In heraldry, a unicorn is depicted as a horse with a goat's cloven hooves and beard, a lion's tail, and a slender, spiral horn on its forehead. Whether because it was an emblem of the Incarnation or of the fearsome animal passions of raw nature, the unicorn was not widely used in early heraldry, but became popular from the fifteenth century, usually collared, an indication that its nature had been tempered.
It is probably best known from the royal arms of Scotland and the United Kingdom: two unicorns support the Scottish arms; a lion and a unicorn support the UK arms. The arms of the Society of Apothecaries in London has two golden unicorn supporters.
Baron Georges Cuvier maintained that as the unicorn was cloven-hoofed it must therefore have a cloven skull (making impossible the growth of a single horn), but this was later disproved by Dr. W. Franklin Dove, a University of Maine professor, who artificially fused the horn buds of a calf together, creating a one-horned bull.

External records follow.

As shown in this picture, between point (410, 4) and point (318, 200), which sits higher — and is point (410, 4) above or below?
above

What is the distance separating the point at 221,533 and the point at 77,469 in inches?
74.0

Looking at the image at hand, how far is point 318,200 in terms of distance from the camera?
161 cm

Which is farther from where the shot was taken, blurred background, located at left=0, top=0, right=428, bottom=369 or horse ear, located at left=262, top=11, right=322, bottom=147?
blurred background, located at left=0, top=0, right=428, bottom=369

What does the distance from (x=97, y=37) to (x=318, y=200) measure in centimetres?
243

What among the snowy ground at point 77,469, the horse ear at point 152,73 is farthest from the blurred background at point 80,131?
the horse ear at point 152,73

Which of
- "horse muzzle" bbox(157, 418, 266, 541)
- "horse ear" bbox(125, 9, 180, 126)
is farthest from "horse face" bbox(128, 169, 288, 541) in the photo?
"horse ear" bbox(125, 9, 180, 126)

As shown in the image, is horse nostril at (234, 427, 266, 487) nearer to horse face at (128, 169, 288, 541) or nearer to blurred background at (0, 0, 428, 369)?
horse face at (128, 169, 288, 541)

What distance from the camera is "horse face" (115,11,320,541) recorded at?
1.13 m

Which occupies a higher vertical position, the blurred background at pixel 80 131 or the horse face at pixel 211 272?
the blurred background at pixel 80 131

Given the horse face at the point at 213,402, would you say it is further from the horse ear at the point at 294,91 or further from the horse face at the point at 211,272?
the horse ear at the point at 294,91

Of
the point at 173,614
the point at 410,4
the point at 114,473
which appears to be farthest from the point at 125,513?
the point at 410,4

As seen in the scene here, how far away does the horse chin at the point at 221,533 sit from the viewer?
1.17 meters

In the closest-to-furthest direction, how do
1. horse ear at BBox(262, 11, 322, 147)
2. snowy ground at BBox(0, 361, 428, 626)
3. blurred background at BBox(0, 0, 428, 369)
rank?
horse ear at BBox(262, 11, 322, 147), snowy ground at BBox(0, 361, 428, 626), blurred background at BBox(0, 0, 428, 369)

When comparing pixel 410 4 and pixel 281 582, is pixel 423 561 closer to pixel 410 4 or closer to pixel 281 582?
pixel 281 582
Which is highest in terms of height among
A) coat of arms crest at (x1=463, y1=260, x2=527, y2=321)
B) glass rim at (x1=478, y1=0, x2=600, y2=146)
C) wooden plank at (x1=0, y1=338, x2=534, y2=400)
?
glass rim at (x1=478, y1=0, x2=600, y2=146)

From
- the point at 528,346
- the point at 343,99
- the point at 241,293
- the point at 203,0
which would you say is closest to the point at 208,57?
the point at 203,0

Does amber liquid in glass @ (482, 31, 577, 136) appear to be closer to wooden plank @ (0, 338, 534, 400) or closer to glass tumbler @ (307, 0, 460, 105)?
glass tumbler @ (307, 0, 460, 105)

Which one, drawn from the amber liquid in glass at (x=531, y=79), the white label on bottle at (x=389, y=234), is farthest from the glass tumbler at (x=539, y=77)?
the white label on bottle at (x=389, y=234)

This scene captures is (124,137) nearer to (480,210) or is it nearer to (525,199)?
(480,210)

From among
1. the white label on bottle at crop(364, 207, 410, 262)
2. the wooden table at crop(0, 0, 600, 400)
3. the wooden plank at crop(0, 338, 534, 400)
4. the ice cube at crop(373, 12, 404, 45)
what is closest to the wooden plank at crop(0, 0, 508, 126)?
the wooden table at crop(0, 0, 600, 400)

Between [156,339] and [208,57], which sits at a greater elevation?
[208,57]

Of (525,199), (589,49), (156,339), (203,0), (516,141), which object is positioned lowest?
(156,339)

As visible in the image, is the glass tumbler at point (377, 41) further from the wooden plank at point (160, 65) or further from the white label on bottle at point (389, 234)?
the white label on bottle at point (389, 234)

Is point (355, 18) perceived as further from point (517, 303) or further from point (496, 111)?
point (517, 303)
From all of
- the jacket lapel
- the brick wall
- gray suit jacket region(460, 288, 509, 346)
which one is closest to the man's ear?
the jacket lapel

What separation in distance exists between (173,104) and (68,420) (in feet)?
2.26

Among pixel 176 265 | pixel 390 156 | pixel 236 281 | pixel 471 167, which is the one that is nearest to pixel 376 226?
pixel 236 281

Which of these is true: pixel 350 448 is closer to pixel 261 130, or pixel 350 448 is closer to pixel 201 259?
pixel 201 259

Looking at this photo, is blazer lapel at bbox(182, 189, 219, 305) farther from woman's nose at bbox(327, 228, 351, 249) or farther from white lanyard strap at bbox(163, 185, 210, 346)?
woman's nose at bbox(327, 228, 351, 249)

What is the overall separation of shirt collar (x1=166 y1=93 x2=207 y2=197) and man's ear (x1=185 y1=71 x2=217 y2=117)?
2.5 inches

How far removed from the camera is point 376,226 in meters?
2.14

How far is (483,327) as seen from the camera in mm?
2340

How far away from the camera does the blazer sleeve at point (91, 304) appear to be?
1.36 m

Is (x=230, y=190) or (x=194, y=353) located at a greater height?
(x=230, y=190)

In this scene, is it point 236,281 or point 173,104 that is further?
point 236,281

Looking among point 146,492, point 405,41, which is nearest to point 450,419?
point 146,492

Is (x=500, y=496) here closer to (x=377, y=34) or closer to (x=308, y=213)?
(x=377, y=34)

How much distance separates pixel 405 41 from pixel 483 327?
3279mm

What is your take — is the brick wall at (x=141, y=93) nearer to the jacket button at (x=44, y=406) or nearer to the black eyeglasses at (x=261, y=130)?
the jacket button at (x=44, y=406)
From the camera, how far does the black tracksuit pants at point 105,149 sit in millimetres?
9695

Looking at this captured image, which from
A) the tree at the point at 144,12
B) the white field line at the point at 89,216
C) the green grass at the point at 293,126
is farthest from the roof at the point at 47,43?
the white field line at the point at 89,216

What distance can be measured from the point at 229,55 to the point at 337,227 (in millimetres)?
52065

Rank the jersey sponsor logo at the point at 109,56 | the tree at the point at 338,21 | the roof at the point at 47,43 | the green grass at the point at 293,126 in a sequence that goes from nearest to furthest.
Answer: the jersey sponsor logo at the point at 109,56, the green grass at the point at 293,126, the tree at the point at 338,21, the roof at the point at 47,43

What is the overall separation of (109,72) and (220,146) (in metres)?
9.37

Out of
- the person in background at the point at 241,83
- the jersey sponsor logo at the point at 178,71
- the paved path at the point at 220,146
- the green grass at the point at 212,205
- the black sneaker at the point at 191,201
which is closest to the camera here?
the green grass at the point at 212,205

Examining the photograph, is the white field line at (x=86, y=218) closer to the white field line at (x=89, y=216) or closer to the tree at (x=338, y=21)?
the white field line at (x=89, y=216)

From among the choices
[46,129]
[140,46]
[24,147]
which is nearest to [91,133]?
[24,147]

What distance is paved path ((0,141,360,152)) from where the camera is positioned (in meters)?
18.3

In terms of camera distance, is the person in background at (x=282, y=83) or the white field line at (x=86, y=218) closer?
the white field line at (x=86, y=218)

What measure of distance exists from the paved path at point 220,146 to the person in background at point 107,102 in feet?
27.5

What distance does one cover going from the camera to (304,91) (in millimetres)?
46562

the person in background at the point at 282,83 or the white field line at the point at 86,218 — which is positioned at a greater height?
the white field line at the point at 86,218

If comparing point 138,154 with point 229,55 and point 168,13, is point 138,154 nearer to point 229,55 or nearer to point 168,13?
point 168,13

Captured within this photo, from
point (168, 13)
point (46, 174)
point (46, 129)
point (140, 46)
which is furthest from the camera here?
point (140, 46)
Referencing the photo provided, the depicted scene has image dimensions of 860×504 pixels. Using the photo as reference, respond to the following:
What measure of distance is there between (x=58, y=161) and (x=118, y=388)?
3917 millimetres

In the domestic goat, a rare deformity of the generative tissues can cause the horns to be joined together; such an animal could be another possible inspiration for the legend. A farmer and a circus owner also produced fake unicorns, remodeling the "horn buttons" of goat kids, in such a way their horns grew deformed and joined in a grotesque seemingly single horn.
Relics ornamented with supposed unicorn horns can be found in museums in Vienna and elsewhere in central Europe. However, these horns are in fact the spiral tusks of an Arctic cetacean known as the narwhal (Monodon monoceros), as Danish zoologist Ole Worm established in 1638. Presumably they were brought to central Europe as a trade item by Vikings or other northern mariners and sold as genuine unicorn horns, passing the various tests intended to spot fake unicorn horns.